Limitations of this data
With this dataset, only the top 100 or so queries have over 1000 sessions, but it’s still quite useful:
- I can still use these queries to benchmark search performance when making changes
- I can also suggest “best bets” (results that should always be forced to the top for high volume queries)
I think it makes it harder to implement learning to rank, which is what I’d really like to try out, although I will accumulate more data as time goes on.
I think I need to do some grouping of queries so that queries are essentially the same (and are treated the same by the search engine) are counted as one query by my code. I think the easiest way to do this would be to apply the same tokenisation steps Elasticsearch uses.
Some of the top queries are quite hard to improve - people search for things like “log in”, or “contact”, which search has no context for. So the best result we can come up here will just be a popular service or department home page.
We also get a lot of queries that look like postcodes - we sanitise any data that could be personally identifiable before reporting it to google analytics, so it shows up in my dataset as “[postcode]“. I found it strange that a significant number of users would actually put postcodes in there, but the regex we’re using to detect postcodes is quite permissive: /[A-PR-UWYZ][A-HJ-Z]?[0-9][0-9A-HJKMNPR-Y]?(?:[\s+]|%20)*[0-9][ABD-HJLNPQ-Z]{2}/gi
. I think it’s possible that this also matches some form names.
What I’ve implemented so far
I’ve started to implement estimation of document relevance using the simplified DBN model.
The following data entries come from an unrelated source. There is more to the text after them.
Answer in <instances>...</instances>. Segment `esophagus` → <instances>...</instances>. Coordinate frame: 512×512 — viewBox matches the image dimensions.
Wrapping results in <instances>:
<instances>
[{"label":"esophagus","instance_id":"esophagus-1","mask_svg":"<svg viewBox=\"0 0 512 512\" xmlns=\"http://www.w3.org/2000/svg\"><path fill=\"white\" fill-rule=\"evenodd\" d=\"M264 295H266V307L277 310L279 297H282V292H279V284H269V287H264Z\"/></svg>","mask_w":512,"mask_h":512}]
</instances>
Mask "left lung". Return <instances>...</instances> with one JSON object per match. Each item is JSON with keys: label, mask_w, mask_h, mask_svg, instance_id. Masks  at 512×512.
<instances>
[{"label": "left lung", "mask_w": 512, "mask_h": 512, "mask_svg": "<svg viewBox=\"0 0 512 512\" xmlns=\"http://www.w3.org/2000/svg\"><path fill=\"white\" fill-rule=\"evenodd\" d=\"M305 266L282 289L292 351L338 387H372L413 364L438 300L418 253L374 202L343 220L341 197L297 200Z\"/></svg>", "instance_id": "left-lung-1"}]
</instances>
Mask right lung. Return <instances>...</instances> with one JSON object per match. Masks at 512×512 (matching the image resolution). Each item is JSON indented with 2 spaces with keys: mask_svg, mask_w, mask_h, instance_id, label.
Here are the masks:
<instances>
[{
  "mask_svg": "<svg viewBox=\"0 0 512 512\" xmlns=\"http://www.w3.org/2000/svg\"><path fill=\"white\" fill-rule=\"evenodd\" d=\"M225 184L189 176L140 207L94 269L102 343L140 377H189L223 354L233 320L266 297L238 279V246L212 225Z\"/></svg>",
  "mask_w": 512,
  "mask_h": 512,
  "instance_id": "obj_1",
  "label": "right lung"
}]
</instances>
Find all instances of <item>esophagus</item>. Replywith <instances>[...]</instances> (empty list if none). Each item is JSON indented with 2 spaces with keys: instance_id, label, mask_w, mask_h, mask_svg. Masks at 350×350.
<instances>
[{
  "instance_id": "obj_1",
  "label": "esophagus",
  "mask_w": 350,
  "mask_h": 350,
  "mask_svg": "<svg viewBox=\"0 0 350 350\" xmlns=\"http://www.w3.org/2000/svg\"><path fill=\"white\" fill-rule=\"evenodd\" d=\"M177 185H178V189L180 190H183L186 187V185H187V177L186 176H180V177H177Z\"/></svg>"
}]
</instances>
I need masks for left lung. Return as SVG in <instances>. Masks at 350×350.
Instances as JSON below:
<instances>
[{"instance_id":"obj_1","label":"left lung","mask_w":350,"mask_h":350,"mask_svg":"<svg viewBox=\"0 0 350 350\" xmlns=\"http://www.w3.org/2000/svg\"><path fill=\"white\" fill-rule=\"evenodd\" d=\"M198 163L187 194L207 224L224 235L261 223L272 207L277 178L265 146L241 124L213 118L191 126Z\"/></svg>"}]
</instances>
I’ve gotten to the point where I can spit out a new ranking, but I haven’t tested the model yet, and I expect my code is quite buggy.
Interestingly my code thinks the most relevant documents for “self assessment” are Self Assessment forms and helpsheets: main Self Assessment tax return and Self Assessment: HMRC manuals which are at the bottom of the results page at the moment. The third most relevant is currently the 5th result. If this isn’t a bug, it would suggest the first page of search results is really unhelpful at the moment.